TEXT TO READ:
On Generalization and Implicit Bias of Gradient Methods in Deep Learning

Speaker:	Prof. Jian Li
		Institute for Interdisciplinary Information Sciences
		Tsinghua University

Title:		"On Generalization and Implicit Bias of Gradient Methods
		 in Deep Learning"

Date:		Monday 12 Aug 2019

Time:		2:00pm - 3:00pm

Venue:		Room 3598 (via lift no. 27/28), HKUST

Abstract:

Deep learning has enjoyed huge empirical success in recent years.
Although training a deep neural network is a highly non-convex optimization
problem, simple (stochastic) gradient methods are able to produce good 
solutions that minimize the training error, and more surprisingly,  can 
generalize well to out-of sample data, even when the number of parameters 
is significantly larger than the amount of training data. It is known that 
changing the optimization algorithm, even without changing the model, 
changes the implicit bias, and also the generalization properties. What 
is the bias introduced by the optimization algorithms for neural networks?
What ensures generalization in neural networks? In this talk, we attempt to 
answer the above questions by proving new generalization bounds and 
investigating the implicit bias of various gradient methods.

(1) We develop a new framework, termed Bayes-Stability, for proving 
algorithm-dependent generalization error bounds. Using the new framework, 
we obtain new data-dependent generalization bounds for stochastic gradient 
Langevin dynamics (SGLD) and several other noisy gradient methods (e.g., 
with momentum, mini-batch and acceleration, Entropy-SGD). Our result 
recovers (and is typically tighter than) a recent result in Mou et al.
(2018) and improves upon the results in Pensia et al. (2018). Our 
experiments demonstrate that our data-dependent bounds can distinguish 
randomly labelled data from normal data, which provides an explanation 
to the intriguing phenomena observed in Zhang et al. (2017a).

(2) We show gradient descent converges to the max-margin direction for 
homogeneous neural networks, including fully-connected and convolutional 
neural networks with ReLU or LeakyReLU activations, generalizing previous 
work for logistic regression with one-layer or multi-layer linear networks. 
Finally, as margin is closely related to robustness, we discuss potential 
benefits of training longer for improving the robustness of the model.

******************
Biography:

Jian Li is currently an associate professor at 
Institute for Interdisciplinary Information Sciences (IIIS, previously ITCS), 
Tsinghua University, headed by Prof. Andrew Yao. He got his BSc degree from 
Sun Yat-sen (Zhongshan) University, China, MSc degree in computer science 
from Fudan University, China and PhD degree in the University of Maryland, 
USA.
His major research interests lie in algorithm design and analysis, machine 
learning, and databases. He co-authored several research papers that have 
been published in major computer science conferences and journals. He 
received the best paper awards at VLDB 2009 and ESA 2010. He is also a 
recipient of the "221 Basic Research Plan for Young Faculties"
at Tsinghua University and the "new century excellent talents award" by 
Ministry of Education of China.

EXERCISE 1: Would you transcribe the records word for word, from the line containing "From point (588, 41), point" up to and including the last line of the records?

RECORD EXCERPTS:
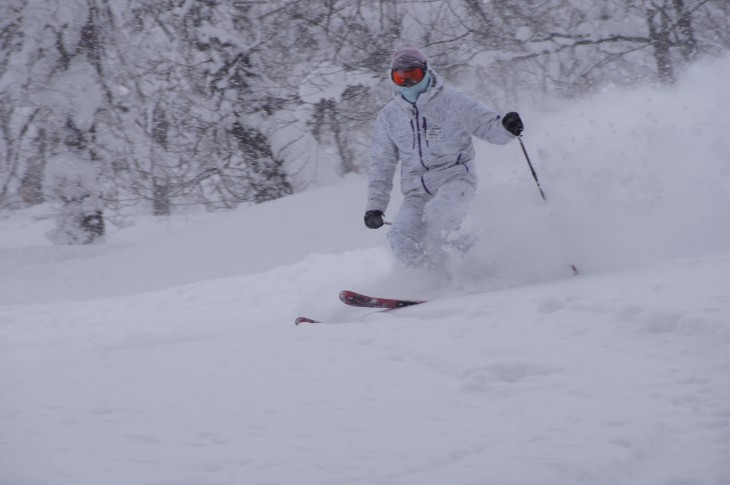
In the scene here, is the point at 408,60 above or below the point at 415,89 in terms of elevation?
above

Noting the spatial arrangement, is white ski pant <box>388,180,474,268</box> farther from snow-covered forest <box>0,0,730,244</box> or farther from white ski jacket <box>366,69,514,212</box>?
snow-covered forest <box>0,0,730,244</box>

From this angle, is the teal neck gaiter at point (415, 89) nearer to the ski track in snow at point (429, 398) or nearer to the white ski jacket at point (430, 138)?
the white ski jacket at point (430, 138)

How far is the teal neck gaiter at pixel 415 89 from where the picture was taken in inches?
207

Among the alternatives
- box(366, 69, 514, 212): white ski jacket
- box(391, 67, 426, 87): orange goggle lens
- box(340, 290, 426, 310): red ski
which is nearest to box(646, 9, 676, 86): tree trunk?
box(366, 69, 514, 212): white ski jacket

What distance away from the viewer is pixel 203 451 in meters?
2.36

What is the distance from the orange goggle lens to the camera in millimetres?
5180

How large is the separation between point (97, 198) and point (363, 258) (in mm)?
5003

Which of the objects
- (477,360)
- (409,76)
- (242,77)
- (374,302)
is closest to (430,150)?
(409,76)

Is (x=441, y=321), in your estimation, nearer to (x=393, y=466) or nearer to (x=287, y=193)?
(x=393, y=466)

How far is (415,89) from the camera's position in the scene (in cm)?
526

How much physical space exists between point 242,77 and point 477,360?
9656 mm

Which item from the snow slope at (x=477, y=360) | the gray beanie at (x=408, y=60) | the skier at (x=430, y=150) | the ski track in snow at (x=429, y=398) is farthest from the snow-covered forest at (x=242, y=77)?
the ski track in snow at (x=429, y=398)

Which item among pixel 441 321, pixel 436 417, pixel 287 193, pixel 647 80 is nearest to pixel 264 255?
pixel 287 193

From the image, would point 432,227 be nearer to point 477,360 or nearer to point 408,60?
point 408,60
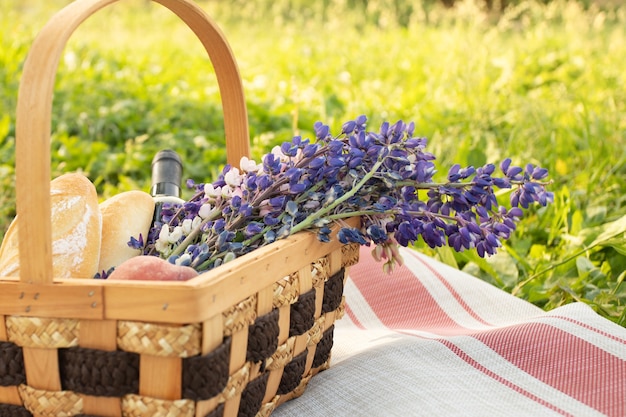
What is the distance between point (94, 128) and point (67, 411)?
278cm

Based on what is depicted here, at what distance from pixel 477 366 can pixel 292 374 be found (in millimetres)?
361

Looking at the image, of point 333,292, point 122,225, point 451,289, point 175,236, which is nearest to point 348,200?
point 333,292

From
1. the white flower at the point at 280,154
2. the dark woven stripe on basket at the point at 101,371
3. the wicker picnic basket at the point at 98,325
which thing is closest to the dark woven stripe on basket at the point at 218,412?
the wicker picnic basket at the point at 98,325

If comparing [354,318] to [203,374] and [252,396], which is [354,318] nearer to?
[252,396]

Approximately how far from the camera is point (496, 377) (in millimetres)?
1405

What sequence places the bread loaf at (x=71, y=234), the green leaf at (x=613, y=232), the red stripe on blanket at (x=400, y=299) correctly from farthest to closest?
1. the green leaf at (x=613, y=232)
2. the red stripe on blanket at (x=400, y=299)
3. the bread loaf at (x=71, y=234)

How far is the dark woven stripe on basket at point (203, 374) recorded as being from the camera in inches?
40.5

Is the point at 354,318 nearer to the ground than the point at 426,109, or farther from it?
nearer to the ground

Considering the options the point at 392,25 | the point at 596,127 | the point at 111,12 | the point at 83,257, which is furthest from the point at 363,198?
the point at 111,12

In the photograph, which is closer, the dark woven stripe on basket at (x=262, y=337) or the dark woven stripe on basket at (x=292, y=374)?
the dark woven stripe on basket at (x=262, y=337)

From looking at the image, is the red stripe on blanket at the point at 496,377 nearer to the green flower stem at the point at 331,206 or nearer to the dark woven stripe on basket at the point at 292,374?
the dark woven stripe on basket at the point at 292,374

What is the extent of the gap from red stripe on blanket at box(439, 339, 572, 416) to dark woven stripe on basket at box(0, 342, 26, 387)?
80cm

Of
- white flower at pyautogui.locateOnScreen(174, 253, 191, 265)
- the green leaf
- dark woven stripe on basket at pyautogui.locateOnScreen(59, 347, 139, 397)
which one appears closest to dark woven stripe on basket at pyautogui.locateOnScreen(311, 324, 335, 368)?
white flower at pyautogui.locateOnScreen(174, 253, 191, 265)

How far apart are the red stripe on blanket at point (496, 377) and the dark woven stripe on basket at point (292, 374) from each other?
0.32 metres
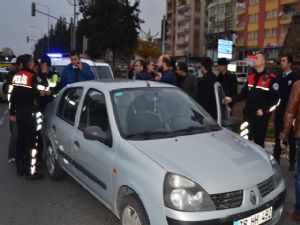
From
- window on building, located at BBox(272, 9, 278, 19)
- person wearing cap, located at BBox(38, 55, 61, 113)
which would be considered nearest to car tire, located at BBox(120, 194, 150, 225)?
person wearing cap, located at BBox(38, 55, 61, 113)

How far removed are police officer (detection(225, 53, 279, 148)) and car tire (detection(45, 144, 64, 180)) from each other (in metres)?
3.07

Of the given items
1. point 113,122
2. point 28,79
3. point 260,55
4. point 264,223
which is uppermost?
point 260,55

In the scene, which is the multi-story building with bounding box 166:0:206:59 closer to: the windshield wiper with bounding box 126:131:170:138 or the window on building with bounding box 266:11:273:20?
the window on building with bounding box 266:11:273:20

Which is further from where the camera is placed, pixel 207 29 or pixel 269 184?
pixel 207 29

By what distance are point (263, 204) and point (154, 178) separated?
38.6 inches

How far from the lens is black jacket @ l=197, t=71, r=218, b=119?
6.03 m

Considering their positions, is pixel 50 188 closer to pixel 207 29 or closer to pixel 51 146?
pixel 51 146

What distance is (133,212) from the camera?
3.44 meters

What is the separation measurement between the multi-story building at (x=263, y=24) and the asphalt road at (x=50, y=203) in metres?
52.9

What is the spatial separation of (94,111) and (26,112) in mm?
1676

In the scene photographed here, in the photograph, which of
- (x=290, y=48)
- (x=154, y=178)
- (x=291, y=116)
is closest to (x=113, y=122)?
(x=154, y=178)

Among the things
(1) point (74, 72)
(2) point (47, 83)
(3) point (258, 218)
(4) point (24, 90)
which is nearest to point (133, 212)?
(3) point (258, 218)

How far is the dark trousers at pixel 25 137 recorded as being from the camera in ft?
18.6

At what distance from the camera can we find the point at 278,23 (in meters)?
59.1
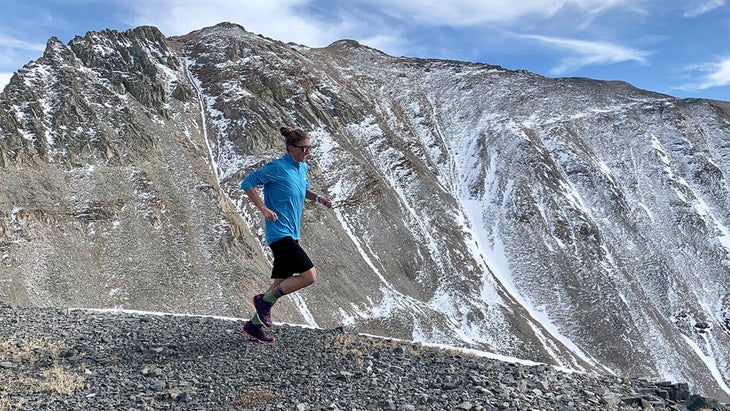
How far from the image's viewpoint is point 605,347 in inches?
2375

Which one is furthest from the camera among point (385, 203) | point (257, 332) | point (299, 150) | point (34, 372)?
point (385, 203)

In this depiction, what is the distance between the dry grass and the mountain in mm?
35404

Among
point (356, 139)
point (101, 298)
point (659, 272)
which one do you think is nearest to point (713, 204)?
point (659, 272)

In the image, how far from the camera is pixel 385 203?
2817 inches

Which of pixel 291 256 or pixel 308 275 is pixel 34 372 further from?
pixel 308 275

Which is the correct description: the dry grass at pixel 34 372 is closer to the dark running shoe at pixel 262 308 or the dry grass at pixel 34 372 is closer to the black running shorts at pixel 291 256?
the dark running shoe at pixel 262 308

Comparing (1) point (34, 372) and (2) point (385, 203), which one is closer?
(1) point (34, 372)

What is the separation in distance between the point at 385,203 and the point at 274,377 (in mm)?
63906

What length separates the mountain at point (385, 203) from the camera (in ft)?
161

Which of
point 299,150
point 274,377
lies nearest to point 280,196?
point 299,150

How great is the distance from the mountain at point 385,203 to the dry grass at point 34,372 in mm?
35404

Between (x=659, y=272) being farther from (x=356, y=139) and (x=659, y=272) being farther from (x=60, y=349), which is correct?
(x=60, y=349)

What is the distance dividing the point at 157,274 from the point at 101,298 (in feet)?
16.4

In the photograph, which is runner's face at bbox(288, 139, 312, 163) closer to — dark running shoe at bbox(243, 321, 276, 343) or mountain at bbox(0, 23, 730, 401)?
dark running shoe at bbox(243, 321, 276, 343)
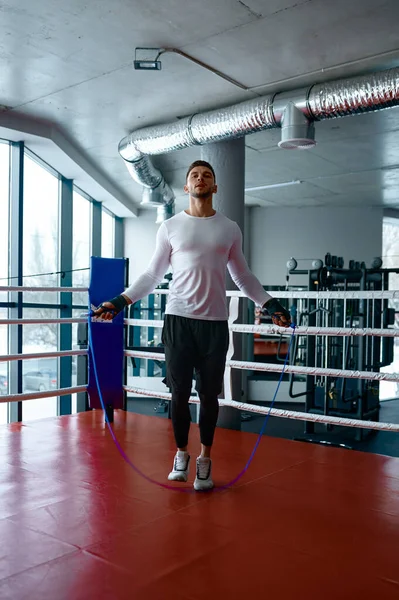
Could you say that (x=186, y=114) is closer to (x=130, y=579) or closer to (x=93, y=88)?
(x=93, y=88)

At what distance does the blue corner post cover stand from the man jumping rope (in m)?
1.51

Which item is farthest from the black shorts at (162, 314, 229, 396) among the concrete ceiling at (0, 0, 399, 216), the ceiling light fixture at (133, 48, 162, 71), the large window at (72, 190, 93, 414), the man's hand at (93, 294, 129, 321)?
the large window at (72, 190, 93, 414)

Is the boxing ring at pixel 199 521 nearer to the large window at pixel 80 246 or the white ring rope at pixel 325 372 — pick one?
the white ring rope at pixel 325 372

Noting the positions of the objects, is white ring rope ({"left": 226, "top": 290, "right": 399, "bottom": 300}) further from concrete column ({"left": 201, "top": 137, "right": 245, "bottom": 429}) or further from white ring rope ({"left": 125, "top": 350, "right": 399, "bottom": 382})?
concrete column ({"left": 201, "top": 137, "right": 245, "bottom": 429})

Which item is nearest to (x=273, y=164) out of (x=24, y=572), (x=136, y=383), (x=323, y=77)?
(x=323, y=77)

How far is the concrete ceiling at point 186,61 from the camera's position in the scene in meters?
3.73

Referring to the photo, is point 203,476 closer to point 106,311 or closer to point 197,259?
point 106,311

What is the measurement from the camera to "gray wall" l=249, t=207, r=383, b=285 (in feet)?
31.5

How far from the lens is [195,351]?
8.30 feet

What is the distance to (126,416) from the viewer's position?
4285 mm

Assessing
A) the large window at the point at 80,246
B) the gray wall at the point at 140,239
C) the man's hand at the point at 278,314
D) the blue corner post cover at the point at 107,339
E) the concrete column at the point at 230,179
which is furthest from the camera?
the gray wall at the point at 140,239

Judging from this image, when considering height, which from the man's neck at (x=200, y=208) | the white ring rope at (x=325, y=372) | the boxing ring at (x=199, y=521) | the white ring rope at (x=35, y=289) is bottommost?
the boxing ring at (x=199, y=521)

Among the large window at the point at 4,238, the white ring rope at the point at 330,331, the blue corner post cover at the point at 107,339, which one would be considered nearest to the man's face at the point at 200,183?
the white ring rope at the point at 330,331

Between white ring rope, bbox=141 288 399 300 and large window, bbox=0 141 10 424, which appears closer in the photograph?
white ring rope, bbox=141 288 399 300
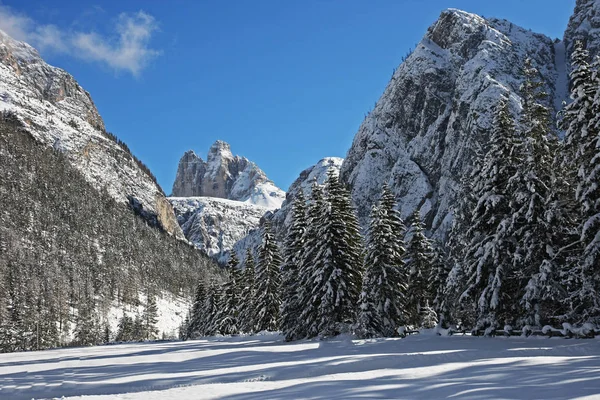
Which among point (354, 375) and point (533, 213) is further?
point (533, 213)

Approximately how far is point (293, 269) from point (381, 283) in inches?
401

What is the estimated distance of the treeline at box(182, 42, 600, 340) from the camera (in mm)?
19344

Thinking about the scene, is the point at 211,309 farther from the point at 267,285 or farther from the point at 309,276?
the point at 309,276

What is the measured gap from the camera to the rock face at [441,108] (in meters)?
129

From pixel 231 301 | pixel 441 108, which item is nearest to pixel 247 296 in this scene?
pixel 231 301

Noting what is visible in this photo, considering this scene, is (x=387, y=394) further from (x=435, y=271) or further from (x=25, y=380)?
(x=435, y=271)

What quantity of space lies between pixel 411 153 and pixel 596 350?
14159cm

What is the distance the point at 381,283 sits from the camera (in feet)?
95.6

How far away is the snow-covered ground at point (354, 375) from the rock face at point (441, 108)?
99.9m

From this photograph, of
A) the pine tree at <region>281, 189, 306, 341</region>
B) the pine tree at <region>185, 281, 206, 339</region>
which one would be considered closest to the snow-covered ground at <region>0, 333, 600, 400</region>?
the pine tree at <region>281, 189, 306, 341</region>

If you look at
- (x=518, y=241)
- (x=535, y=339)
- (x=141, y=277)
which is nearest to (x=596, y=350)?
(x=535, y=339)

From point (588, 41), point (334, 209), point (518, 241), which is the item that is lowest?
point (518, 241)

EXERCISE 2: In the talk announcement, what new framework for proving algorithm-dependent generalization error bounds does the abstract describe?

FINISHED ANSWER 1:
From point (588, 41), point (334, 209), point (518, 241), which is the item that is lowest?
point (518, 241)

FINISHED ANSWER 2: Bayes-Stability